- Your goal
Arrange the lines below, from the very first one through the line containing "Answer: 1. the side mirror at (x=274, y=465)" inclusive, as a Markdown table with the columns Row and Text. Number each row and omit any blank lines.

- Information shown

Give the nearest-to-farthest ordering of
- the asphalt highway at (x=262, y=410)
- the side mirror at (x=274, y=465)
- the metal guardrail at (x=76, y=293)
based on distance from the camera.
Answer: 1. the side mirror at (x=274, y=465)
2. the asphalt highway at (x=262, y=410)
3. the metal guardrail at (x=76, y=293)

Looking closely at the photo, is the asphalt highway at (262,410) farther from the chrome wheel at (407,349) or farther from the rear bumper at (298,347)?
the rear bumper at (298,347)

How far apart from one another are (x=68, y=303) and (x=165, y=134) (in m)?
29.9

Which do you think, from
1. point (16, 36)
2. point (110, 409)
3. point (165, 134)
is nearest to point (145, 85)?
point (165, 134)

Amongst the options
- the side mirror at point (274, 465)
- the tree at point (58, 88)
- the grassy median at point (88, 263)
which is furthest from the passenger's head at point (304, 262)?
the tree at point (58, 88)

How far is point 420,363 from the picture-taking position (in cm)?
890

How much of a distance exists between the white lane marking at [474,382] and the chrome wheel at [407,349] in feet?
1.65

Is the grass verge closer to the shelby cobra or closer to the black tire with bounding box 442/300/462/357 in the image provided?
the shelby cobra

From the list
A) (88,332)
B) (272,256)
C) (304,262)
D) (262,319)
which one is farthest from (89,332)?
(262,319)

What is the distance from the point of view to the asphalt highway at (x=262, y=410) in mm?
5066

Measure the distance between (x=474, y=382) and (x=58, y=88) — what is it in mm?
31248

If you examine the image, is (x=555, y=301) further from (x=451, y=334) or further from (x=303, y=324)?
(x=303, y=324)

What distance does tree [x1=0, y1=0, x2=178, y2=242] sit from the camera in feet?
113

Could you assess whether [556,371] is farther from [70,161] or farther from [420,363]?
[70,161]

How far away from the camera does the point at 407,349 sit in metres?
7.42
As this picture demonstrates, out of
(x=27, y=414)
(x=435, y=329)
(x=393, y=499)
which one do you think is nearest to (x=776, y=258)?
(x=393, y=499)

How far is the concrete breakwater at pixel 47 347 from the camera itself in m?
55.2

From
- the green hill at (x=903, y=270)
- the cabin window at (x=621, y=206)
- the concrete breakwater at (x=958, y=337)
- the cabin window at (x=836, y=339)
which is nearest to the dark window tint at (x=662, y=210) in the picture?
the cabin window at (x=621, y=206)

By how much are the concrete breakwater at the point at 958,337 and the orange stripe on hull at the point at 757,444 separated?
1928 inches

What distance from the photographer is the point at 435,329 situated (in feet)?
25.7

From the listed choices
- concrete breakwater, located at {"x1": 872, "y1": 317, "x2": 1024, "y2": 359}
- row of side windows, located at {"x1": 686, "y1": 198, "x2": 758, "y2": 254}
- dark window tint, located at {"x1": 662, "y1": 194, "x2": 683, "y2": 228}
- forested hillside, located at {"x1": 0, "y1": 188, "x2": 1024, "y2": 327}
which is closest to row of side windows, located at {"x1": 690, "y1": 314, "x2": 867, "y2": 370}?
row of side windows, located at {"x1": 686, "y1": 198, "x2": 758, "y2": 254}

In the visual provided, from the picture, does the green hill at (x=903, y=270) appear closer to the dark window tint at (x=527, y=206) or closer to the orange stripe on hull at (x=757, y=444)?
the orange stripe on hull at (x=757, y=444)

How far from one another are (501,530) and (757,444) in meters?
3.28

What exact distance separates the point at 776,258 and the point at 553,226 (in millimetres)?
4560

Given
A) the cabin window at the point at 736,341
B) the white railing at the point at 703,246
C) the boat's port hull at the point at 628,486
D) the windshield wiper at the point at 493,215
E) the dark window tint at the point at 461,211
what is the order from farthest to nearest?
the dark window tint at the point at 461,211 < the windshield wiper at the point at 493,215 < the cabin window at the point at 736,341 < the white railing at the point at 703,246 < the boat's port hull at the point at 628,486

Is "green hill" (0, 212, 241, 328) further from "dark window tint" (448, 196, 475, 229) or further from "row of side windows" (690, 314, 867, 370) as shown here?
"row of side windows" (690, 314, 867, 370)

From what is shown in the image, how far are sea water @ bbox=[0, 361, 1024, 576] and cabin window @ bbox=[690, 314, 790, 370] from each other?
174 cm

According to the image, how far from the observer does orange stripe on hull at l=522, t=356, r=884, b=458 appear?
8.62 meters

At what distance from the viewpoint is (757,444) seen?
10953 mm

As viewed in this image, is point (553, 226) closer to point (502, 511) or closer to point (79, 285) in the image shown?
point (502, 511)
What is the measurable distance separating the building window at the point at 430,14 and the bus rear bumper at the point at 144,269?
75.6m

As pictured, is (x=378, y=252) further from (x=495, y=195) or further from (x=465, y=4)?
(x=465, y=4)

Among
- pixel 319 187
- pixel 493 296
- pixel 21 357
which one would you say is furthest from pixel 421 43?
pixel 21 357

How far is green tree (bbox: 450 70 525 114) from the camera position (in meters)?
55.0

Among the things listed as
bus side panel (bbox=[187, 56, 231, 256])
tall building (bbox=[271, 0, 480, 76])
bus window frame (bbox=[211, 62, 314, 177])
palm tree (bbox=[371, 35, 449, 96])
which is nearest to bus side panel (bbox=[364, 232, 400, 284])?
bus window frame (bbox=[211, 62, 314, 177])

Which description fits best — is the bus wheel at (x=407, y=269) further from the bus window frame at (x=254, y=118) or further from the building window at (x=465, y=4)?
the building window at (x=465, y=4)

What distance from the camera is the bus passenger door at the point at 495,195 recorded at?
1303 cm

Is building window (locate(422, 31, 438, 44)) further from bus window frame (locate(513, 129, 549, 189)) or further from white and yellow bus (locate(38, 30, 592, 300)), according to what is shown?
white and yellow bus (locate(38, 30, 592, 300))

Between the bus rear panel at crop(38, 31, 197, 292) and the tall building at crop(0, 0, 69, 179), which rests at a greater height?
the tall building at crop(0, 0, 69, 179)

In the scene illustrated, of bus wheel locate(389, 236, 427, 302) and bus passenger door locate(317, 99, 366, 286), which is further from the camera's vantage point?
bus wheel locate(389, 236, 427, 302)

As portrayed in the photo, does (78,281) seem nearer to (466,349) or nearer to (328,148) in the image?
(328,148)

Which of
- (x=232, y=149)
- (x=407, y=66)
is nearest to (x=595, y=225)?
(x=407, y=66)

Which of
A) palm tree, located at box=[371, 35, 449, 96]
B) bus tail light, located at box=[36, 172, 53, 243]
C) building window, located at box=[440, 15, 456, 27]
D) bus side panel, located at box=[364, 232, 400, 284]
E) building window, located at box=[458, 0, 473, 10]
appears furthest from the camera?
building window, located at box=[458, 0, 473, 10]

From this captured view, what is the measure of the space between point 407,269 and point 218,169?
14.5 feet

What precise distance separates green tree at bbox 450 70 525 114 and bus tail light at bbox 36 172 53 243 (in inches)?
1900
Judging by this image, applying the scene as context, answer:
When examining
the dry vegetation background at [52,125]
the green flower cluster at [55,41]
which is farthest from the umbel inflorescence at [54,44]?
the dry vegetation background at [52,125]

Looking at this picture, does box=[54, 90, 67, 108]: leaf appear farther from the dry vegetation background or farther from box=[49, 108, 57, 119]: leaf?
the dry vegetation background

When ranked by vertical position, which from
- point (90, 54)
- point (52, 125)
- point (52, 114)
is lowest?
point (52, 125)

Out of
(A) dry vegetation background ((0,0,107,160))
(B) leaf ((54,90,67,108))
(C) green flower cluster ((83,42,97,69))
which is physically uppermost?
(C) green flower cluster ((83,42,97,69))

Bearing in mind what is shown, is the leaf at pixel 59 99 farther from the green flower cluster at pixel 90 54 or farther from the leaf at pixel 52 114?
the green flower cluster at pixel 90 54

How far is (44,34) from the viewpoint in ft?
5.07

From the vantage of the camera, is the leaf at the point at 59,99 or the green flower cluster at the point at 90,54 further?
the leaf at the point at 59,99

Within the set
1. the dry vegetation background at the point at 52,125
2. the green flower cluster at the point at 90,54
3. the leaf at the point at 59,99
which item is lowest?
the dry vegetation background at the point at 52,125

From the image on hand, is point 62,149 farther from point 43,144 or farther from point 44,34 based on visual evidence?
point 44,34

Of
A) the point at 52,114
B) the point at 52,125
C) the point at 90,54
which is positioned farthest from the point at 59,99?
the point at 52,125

- Result below
| Row | Text |
|---|---|
| 1 | Give the nearest-to-farthest ordering of |
| 2 | - the asphalt highway at (x=262, y=410) |
| 3 | - the side mirror at (x=274, y=465) |
| 4 | - the metal guardrail at (x=76, y=293) |
| 5 | based on distance from the camera. |
| 6 | Answer: 1. the side mirror at (x=274, y=465) |